Sobre as alegadas divergências no seio do Governo, nomeadamente com o ministro da Administração Interna, Machete não se alongou no facto de ter havido ou não um mau-estar interno, dizendo apenas que não trocou quaisquer impressões com o ministro Miguel Macedo nem antes nem depois de dar a referida entrevista à Renascença a partir de Nova Iorque. E deixou um recado ao PS: “Não deve ceder à tentação fácil de usar o tema para fazer pequenos jogos partidários, e espero que o PS esteja a encarar este assunto do terrorismo com a envergadura que ele de facto tem”.

“Não é turismo é terrorismo”

Acusando o PS de estar a aproveitar-se de um tema “sério” e “sensível” para “deturpar as palavras dos ministros à espera de encontrar uma qualquer dissonância dentro do Governo”, os deputados da maioria Filipe Lobo d’Ávila (CDS) e António Rodrigues (PSD) fizeram eco das palavras de Rui Machete e uniram-se para centrar as atenções, não nas declarações do ministro, mas sim no problema do alinhamento de cidadãos portugueses e estrangeiros nas fileiras do Estado Islâmico.

Para o deputado António Rodrigues, o importante é lembrar que, apesar de os jovens irem atrás de um ideal aventureiro, o Estado Islâmico “não é uma gesta romântica”. Isto é, “não se faz turismo, faz-se terrorismo, e, mais do que isso, terrorismo pago e bem pago”, disse.
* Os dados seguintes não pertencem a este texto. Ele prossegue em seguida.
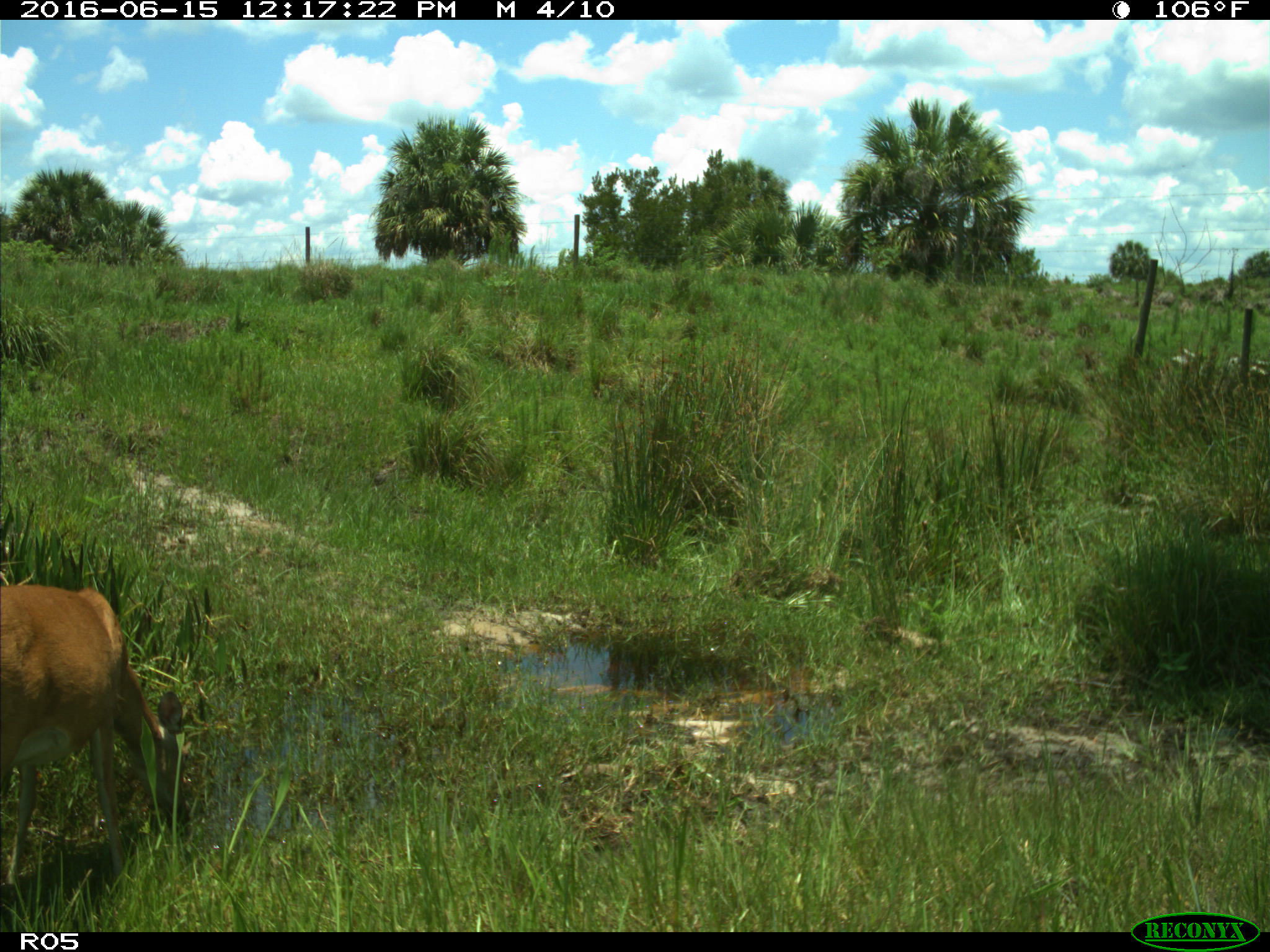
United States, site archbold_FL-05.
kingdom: Animalia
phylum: Chordata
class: Mammalia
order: Artiodactyla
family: Cervidae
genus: Odocoileus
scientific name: Odocoileus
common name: deer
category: unidentified deer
Unidentified deer (deer) (Odocoileus).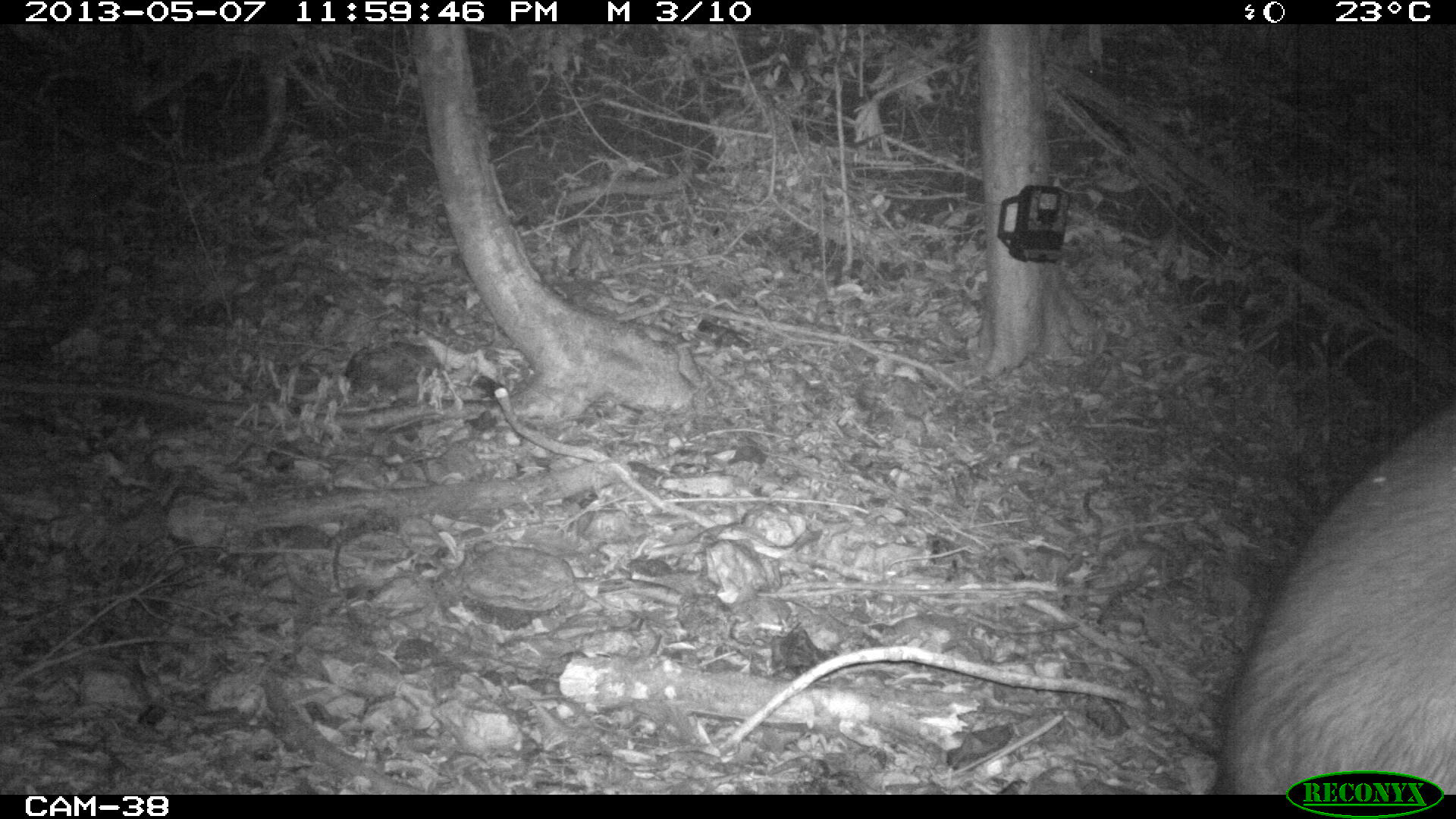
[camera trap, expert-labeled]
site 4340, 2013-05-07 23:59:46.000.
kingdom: Animalia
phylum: Chordata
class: Mammalia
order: Perissodactyla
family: Tapiridae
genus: Tapirus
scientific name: Tapirus bairdii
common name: baird's tapir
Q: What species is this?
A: Tapirus bairdii (baird's tapir).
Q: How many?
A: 1.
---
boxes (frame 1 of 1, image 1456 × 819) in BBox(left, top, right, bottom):
tapirus bairdii: BBox(1210, 403, 1455, 794)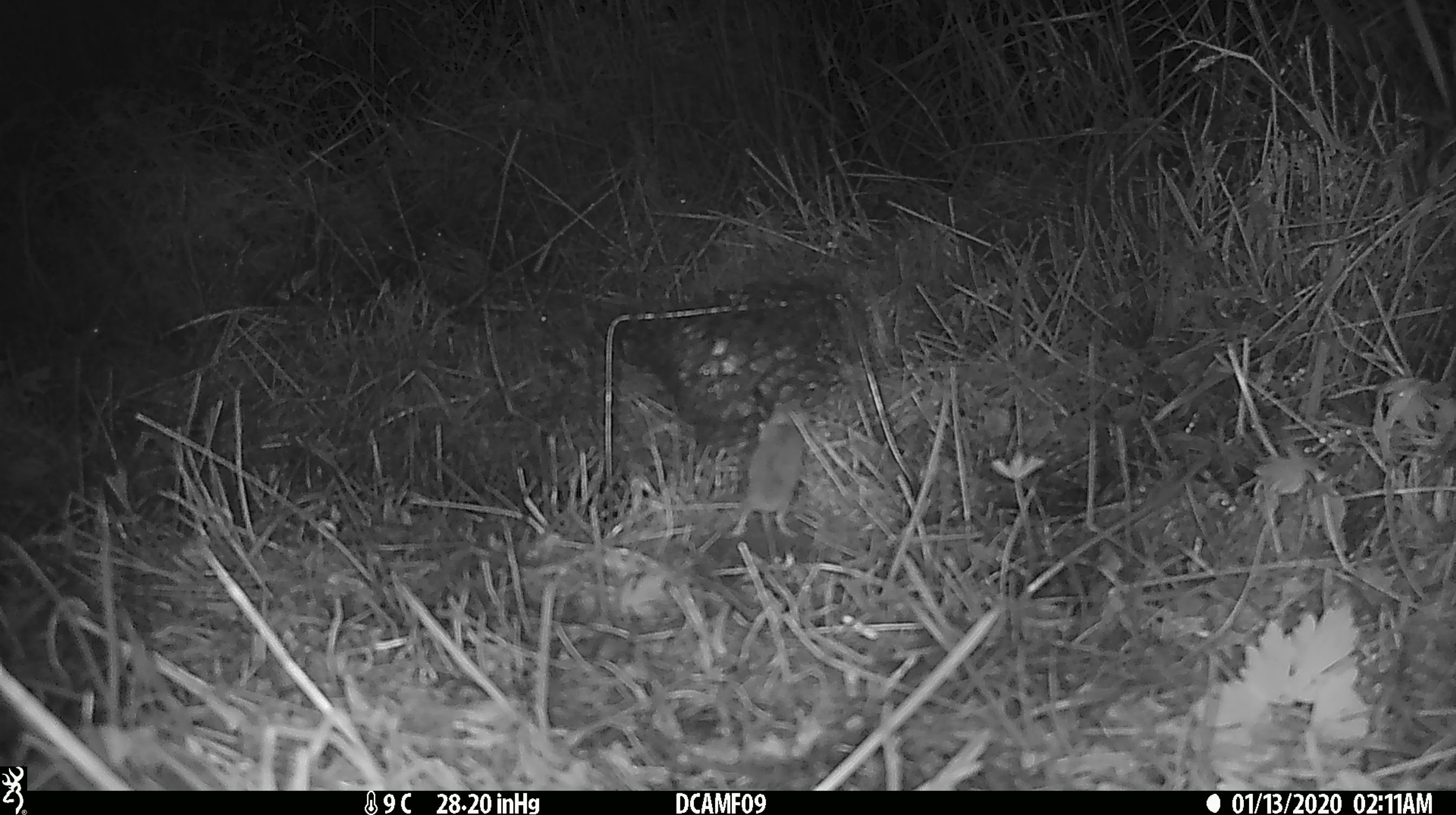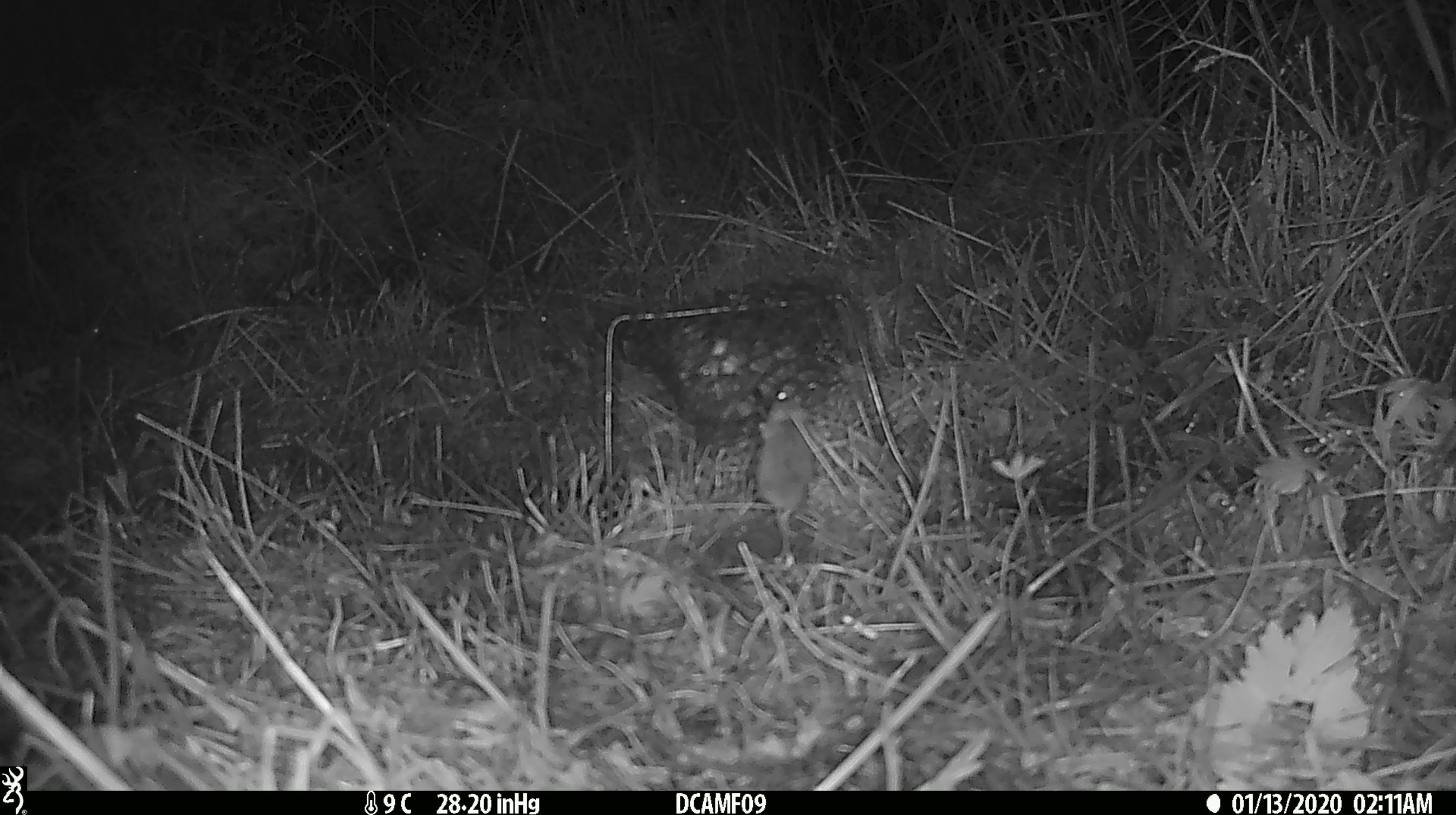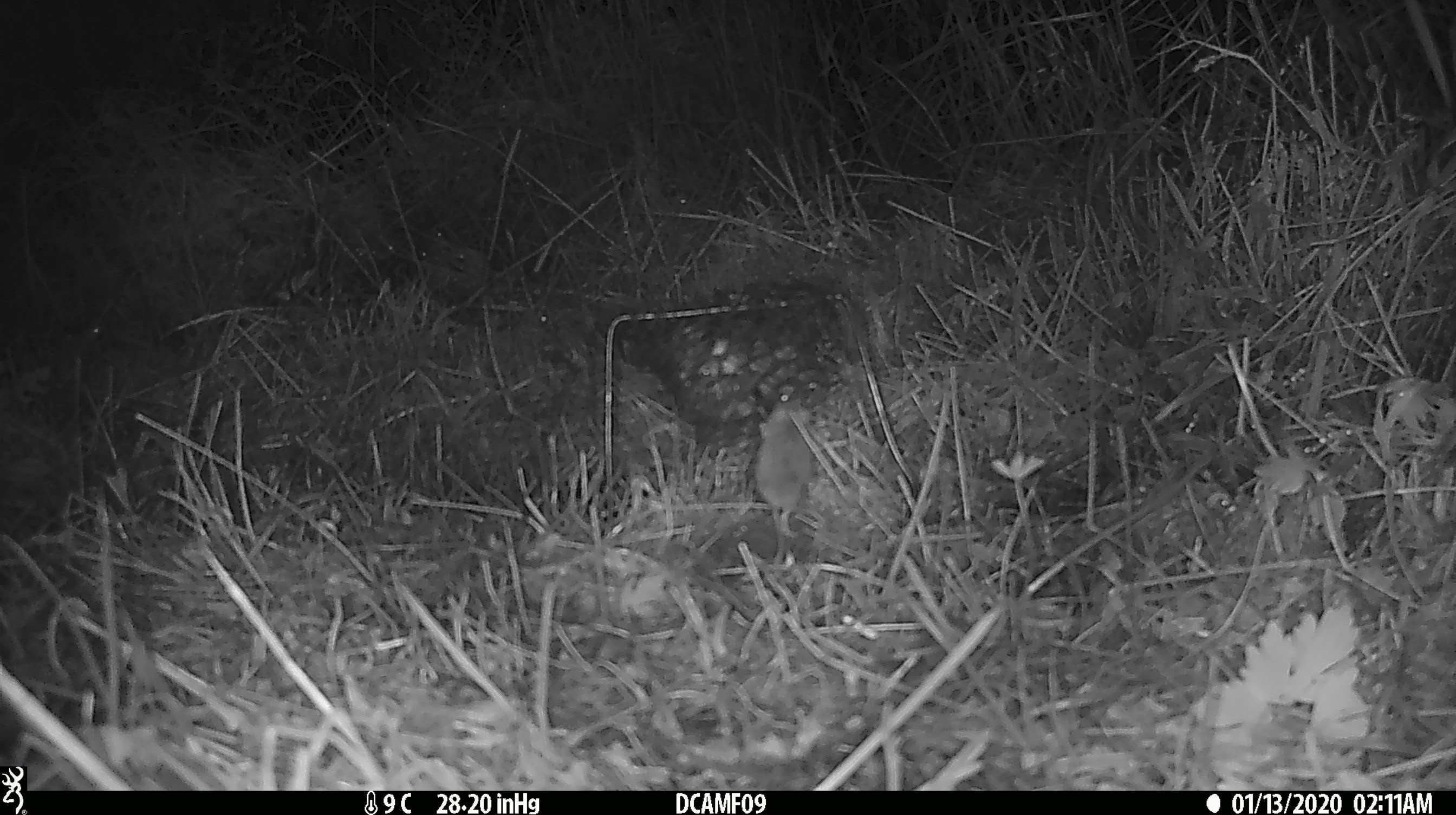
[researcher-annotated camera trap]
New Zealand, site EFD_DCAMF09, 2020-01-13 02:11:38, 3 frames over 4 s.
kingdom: Animalia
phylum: Chordata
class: Mammalia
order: Rodentia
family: Muridae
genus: Mus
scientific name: Mus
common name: mouse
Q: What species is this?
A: Mouse (Mus).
Uma ideia que foi realçada pelo ministro, que sublinhou que o Estado Islâmico se trata de uma “ameaça gravíssima que não pode ser ignorada” e que é importante “alertar os jovens para a perigosidade desta organização”. “As idas ao médio oriente não são turismo, são terrorismo, são perigosas e podem ter um pesadíssimo custo, por isso têm de ser prevenidas”, disse o chefe da diplomacia portuguesa.